**Records to process**

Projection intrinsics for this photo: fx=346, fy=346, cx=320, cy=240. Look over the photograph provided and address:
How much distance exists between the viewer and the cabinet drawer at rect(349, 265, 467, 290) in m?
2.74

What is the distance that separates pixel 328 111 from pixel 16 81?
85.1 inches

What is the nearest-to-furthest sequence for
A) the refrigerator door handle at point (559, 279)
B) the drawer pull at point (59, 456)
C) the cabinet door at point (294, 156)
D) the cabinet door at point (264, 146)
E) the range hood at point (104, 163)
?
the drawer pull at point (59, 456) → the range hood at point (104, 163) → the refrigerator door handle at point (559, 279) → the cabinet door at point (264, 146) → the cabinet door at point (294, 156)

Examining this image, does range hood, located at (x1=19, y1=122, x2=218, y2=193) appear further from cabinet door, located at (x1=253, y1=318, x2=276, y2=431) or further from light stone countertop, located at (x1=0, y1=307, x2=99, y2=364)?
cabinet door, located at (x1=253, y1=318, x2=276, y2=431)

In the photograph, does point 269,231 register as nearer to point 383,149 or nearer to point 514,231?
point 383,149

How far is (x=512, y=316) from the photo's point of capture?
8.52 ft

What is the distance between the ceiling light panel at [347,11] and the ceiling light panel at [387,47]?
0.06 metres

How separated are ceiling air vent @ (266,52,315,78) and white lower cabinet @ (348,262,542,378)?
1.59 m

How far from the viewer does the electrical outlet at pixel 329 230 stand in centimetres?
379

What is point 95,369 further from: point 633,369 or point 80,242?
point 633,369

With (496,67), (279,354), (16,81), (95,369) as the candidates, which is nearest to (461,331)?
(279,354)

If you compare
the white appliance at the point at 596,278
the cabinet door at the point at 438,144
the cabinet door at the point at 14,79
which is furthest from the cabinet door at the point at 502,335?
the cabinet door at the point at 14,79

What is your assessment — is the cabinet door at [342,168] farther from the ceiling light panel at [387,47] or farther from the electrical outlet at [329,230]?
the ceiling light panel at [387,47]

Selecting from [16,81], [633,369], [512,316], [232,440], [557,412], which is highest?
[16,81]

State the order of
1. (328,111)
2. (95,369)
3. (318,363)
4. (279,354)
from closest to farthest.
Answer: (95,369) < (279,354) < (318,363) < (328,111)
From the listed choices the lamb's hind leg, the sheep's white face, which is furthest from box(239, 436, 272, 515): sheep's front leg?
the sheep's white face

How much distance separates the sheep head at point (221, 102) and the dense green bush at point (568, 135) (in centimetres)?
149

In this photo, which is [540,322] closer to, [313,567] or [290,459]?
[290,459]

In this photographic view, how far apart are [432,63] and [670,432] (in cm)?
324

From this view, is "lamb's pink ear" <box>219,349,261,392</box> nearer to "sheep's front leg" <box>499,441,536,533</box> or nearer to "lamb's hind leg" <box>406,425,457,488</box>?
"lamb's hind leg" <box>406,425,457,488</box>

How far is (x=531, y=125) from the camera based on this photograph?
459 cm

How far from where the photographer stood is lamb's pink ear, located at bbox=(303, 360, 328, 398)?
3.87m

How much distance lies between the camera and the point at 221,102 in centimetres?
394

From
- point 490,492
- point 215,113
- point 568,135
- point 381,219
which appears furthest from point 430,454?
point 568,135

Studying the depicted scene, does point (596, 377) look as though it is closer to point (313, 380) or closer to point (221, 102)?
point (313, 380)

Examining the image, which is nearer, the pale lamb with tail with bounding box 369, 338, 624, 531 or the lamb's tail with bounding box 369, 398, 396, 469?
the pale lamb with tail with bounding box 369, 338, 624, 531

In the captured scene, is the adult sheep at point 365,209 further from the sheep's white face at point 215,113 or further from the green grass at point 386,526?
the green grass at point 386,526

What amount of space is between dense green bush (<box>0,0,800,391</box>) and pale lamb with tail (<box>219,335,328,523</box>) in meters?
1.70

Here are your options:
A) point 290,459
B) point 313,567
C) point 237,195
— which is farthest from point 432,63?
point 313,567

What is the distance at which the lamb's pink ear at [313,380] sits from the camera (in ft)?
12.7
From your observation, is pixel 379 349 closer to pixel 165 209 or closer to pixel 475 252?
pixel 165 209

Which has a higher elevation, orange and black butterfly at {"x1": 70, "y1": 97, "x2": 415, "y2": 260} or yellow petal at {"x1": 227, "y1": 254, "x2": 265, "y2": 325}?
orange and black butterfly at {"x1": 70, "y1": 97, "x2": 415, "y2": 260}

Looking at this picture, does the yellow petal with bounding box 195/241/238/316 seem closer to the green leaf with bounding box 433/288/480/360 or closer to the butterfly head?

**The task**
Collect every line of the items above that contains the word "bush", and copy each one in full.

**Solution to the exercise**
How much distance separates the sheep head at point (221, 102) and the dense green bush at point (568, 135) (in centimetres)?
What amount of space is between dense green bush (<box>0,0,800,391</box>) and pale lamb with tail (<box>219,335,328,523</box>) in meters?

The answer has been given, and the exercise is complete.